─── Items
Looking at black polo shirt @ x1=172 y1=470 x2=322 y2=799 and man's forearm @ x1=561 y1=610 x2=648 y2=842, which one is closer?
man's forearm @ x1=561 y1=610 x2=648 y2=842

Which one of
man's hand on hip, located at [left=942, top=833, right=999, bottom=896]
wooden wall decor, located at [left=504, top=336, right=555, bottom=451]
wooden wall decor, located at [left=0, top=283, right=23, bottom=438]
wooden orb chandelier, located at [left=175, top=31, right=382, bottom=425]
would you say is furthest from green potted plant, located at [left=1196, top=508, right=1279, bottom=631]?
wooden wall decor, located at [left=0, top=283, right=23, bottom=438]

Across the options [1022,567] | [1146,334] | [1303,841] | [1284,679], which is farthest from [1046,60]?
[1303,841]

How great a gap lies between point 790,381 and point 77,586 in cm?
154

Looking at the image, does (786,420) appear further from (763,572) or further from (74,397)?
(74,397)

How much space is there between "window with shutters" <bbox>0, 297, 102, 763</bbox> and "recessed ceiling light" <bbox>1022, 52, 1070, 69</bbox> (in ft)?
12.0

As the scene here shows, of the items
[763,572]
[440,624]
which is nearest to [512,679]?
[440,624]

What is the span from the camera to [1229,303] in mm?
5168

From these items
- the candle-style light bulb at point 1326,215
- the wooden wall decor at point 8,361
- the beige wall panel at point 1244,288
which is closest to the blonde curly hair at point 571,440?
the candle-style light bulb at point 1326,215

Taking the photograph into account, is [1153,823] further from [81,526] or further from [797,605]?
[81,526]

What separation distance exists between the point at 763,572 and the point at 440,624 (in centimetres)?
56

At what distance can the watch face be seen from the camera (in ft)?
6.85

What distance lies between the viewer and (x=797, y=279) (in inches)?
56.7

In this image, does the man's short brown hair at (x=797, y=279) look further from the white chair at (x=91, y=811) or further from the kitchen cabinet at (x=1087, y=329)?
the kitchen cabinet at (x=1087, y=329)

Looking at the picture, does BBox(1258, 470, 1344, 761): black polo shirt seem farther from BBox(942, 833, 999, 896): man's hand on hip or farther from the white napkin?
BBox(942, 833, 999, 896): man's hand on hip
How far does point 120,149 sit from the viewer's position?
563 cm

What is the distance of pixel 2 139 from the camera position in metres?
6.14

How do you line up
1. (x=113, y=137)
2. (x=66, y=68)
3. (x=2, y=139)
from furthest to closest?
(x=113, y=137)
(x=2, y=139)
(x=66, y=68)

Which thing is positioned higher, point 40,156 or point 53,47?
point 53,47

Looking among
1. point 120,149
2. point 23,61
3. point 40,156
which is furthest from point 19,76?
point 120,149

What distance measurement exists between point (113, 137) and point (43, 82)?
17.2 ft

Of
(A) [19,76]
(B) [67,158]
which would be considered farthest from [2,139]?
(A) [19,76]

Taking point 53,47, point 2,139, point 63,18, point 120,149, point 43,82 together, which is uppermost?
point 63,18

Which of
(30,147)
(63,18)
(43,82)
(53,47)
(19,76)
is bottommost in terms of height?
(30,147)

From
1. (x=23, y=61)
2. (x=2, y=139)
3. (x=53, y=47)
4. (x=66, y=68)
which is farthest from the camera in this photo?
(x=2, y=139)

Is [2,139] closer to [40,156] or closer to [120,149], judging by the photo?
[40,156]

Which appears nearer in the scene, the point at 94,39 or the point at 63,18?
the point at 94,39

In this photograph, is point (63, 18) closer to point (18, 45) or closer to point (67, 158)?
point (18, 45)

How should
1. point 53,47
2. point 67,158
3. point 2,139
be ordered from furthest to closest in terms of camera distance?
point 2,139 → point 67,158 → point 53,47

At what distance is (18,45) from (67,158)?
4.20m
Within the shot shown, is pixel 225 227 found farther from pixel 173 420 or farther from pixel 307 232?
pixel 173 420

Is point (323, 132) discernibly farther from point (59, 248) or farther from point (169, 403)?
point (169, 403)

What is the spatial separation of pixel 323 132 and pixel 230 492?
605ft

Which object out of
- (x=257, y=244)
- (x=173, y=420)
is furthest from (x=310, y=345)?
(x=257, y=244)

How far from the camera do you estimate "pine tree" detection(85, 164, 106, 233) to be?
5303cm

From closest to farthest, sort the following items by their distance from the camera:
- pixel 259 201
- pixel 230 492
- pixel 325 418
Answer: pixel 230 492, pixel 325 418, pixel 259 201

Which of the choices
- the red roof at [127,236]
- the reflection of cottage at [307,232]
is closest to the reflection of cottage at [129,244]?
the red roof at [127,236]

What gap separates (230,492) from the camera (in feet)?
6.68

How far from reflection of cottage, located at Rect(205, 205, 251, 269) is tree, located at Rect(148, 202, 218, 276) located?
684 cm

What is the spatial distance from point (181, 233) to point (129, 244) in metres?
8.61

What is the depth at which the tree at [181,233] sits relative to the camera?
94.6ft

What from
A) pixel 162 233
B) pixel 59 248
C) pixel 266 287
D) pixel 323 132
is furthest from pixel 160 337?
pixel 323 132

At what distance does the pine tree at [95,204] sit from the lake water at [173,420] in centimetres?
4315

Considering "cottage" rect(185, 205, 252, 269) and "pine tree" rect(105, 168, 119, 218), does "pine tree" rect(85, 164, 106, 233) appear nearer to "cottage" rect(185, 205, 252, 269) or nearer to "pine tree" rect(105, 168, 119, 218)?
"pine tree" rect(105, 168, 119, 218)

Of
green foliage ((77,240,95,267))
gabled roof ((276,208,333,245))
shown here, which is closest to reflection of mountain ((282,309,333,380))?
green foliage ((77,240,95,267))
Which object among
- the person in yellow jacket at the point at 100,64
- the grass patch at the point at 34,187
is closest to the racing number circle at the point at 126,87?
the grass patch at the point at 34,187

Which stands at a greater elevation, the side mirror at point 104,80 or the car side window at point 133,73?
──────
• Exercise objective: Your task is to output all of the data above word for word.

• Task solution:
Looking at black polo shirt @ x1=172 y1=470 x2=322 y2=799 and man's forearm @ x1=561 y1=610 x2=648 y2=842, which one is closer?
man's forearm @ x1=561 y1=610 x2=648 y2=842

Which one of
man's hand on hip, located at [left=942, top=833, right=999, bottom=896]
wooden wall decor, located at [left=504, top=336, right=555, bottom=451]
wooden wall decor, located at [left=0, top=283, right=23, bottom=438]
wooden orb chandelier, located at [left=175, top=31, right=382, bottom=425]
would you say is furthest from green potted plant, located at [left=1196, top=508, right=1279, bottom=631]?
wooden wall decor, located at [left=0, top=283, right=23, bottom=438]

Across the options [1022,567] | [1146,334] | [1303,841] | [1284,679], which is farthest from [1046,60]?
[1303,841]

How great a gap lies between point 790,381 and point 77,586 in cm?
154

Looking at the image, does (786,420) appear further from (763,572) or further from (74,397)?
(74,397)

How much space is there between "window with shutters" <bbox>0, 297, 102, 763</bbox> and "recessed ceiling light" <bbox>1022, 52, 1070, 69</bbox> (in ft)?
12.0

As the scene here shows, of the items
[763,572]
[440,624]
which is nearest to [512,679]?
[440,624]

What is the span from the camera to [1229,303] in mm?
5168

From these items
- the candle-style light bulb at point 1326,215
- the wooden wall decor at point 8,361
- the beige wall panel at point 1244,288
which is closest to the blonde curly hair at point 571,440?
the candle-style light bulb at point 1326,215

Taking the photograph into account, is [1153,823] further from [81,526] or further from [797,605]?
[81,526]

What separation distance exists between the point at 763,572 and the point at 440,624 (in centimetres)?
56

At what distance can the watch face be seen from the camera (in ft)?
6.85

What distance lies between the viewer and (x=797, y=279) (in inches)?
56.7

In this image, does the man's short brown hair at (x=797, y=279) look further from the white chair at (x=91, y=811) or further from the kitchen cabinet at (x=1087, y=329)?
the kitchen cabinet at (x=1087, y=329)

Looking at the picture, does BBox(1258, 470, 1344, 761): black polo shirt seem farther from BBox(942, 833, 999, 896): man's hand on hip or farther from the white napkin?
BBox(942, 833, 999, 896): man's hand on hip
How far does point 120,149 sit from the viewer's position?
563 cm

What is the distance of pixel 2 139 from the camera position in metres?
6.14

How do you line up
1. (x=113, y=137)
2. (x=66, y=68)
3. (x=2, y=139)
from furthest to closest?
(x=113, y=137)
(x=2, y=139)
(x=66, y=68)

Which thing is positioned higher, point 40,156 or point 53,47?
point 53,47

Looking among
1. point 120,149
2. point 23,61
3. point 40,156
which is furthest from point 19,76?
point 120,149

What distance measurement exists between point (113, 137) and point (43, 82)?
17.2 ft

Of
(A) [19,76]
(B) [67,158]
which would be considered farthest from [2,139]?
(A) [19,76]

Taking point 53,47, point 2,139, point 63,18, point 120,149, point 43,82 together, which is uppermost?
point 63,18

Which of
(30,147)
(63,18)
(43,82)
(53,47)
(19,76)
is bottommost in terms of height?
(30,147)

From
1. (x=23, y=61)
2. (x=2, y=139)
3. (x=53, y=47)
4. (x=66, y=68)
which is farthest from the camera in this photo?
(x=2, y=139)

Is [2,139] closer to [40,156] or closer to [120,149], judging by the photo?
[40,156]

Which appears nearer in the scene, the point at 94,39 or the point at 63,18?
the point at 94,39

In this photograph, is point (63, 18) closer to point (18, 45) or closer to point (67, 158)?
point (18, 45)

How should
1. point 53,47
2. point 67,158
3. point 2,139
be ordered from furthest to closest in terms of camera distance?
point 2,139 → point 67,158 → point 53,47

At what distance is (18,45) from (67,158)?
4.20m
Within the shot shown, is pixel 225 227 found farther from pixel 173 420 or farther from pixel 307 232?
pixel 173 420

Is point (323, 132) discernibly farther from point (59, 248) or farther from point (169, 403)?
point (169, 403)

What is the spatial separation of pixel 323 132 and pixel 230 492?
605ft

Which object out of
- (x=257, y=244)
- (x=173, y=420)
is furthest from (x=310, y=345)?
(x=257, y=244)

How far from the camera do you estimate "pine tree" detection(85, 164, 106, 233) to be?
5303cm

From closest to farthest, sort the following items by their distance from the camera:
- pixel 259 201
- pixel 230 492
- pixel 325 418
Answer: pixel 230 492, pixel 325 418, pixel 259 201

Which of the choices
- the red roof at [127,236]
- the reflection of cottage at [307,232]
is closest to the reflection of cottage at [129,244]?
the red roof at [127,236]

What gap separates (230,492) from the camera (in feet)?
6.68

How far from reflection of cottage, located at Rect(205, 205, 251, 269) is tree, located at Rect(148, 202, 218, 276) located?
684 cm

What is the spatial distance from point (181, 233) to point (129, 244) in metres?
8.61

What is the depth at which the tree at [181,233] sits relative to the camera?
94.6ft

What from
A) pixel 162 233
B) pixel 59 248
C) pixel 266 287
D) pixel 323 132
is furthest from pixel 160 337?
pixel 323 132

At what distance does the pine tree at [95,204] sit from the lake water at [173,420] in centimetres?
4315

Considering "cottage" rect(185, 205, 252, 269) and "pine tree" rect(105, 168, 119, 218), does "pine tree" rect(85, 164, 106, 233) appear nearer to "cottage" rect(185, 205, 252, 269) or nearer to "pine tree" rect(105, 168, 119, 218)?
"pine tree" rect(105, 168, 119, 218)

Of
green foliage ((77,240,95,267))
gabled roof ((276,208,333,245))
shown here, which is closest to reflection of mountain ((282,309,333,380))?
green foliage ((77,240,95,267))
Which object among
- the person in yellow jacket at the point at 100,64
- the grass patch at the point at 34,187
is closest to the racing number circle at the point at 126,87?
the grass patch at the point at 34,187

Which stands at a greater elevation, the side mirror at point 104,80 or the car side window at point 133,73?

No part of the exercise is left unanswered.